South Carolina House Votes to Remove Confederate Flag From the Capitol Grounds

Photo by Albert Cesare/The Montgomery Advertiser via AP
The fight to take down the Confederate flag from the South Carolina Capitol has come to an end, 15 years after lawmakers’ initial attempt

The South Carolina Senate and House of Representatives have voted in favor of removing the Confederate flag from its State Capitol grounds.

In a 37-3 vote, the Senate voted to take the flag down on Monday, and after a 13-hour debate yesterday in the House of Representatives, lawmakers voted to remove the flag, as well.

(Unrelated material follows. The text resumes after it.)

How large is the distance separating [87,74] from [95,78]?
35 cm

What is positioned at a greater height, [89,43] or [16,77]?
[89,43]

According to the L.A. Times, the flag is being taken down 54 years after it was first raised over the Capitol to celebrate the 100th anniversary of the Civil War.

RELATED: Bree Newsome Speaks Out After Removing Confederate Flag from South Carolina Capitol

“The South Carolina Senate today rose to this historic occasion, with a large majority of members from both parties coming together in the spirit of unity and healing that is binding our state back together and moving us forward in the right direction,” South Carolina Gov. Nikki Haley said in a statement. “I applaud the Senate's decisive action, look forward to the Senate giving the bill third reading in the morning, and ask that the House act swiftly and follow the Senate's lead.”

The push to remove the Confederate flag has gained steam recently since 21-year-old Dylann Roof entered Emanuel AME Church three weeks ago and fatally shot nine Black church members during bible study, including Rev. and State Sen. Clementa Pinckney. Photos from Roof’s social media page show the killer posing with the flag and boasting about White supremacy. Two weeks ago, civil rights activist Bree Newsome climbed the pole in front of the SC State Capitol and removed the flag herself.

RELATED: South Carolina Governor: 'It's Time to Remove the Confederate Flag'

“For the widow of Sen. Pinckney and his two young daughters, that would be adding insult to injury [not taking down the flag] and I will not be a part of it!” Rep. Jenny Horne (R) said during the House debate.

People who oppose the flag’s removal argue that it represents Southern culture.

“I’m more against taking it down in this environment than any other time just because I believe we’re placing the blame of what one deranged lunatic did on the people that hold their Southern heritage high,” said State Senator Lee Bright to CBS News. 

Governor Haley, who has voiced her support for the removal of the flag, will sign the legislation today at 4 p.m. ET. According to the bill, the flag must be taken down within 24 hours of Haley signing the legislation.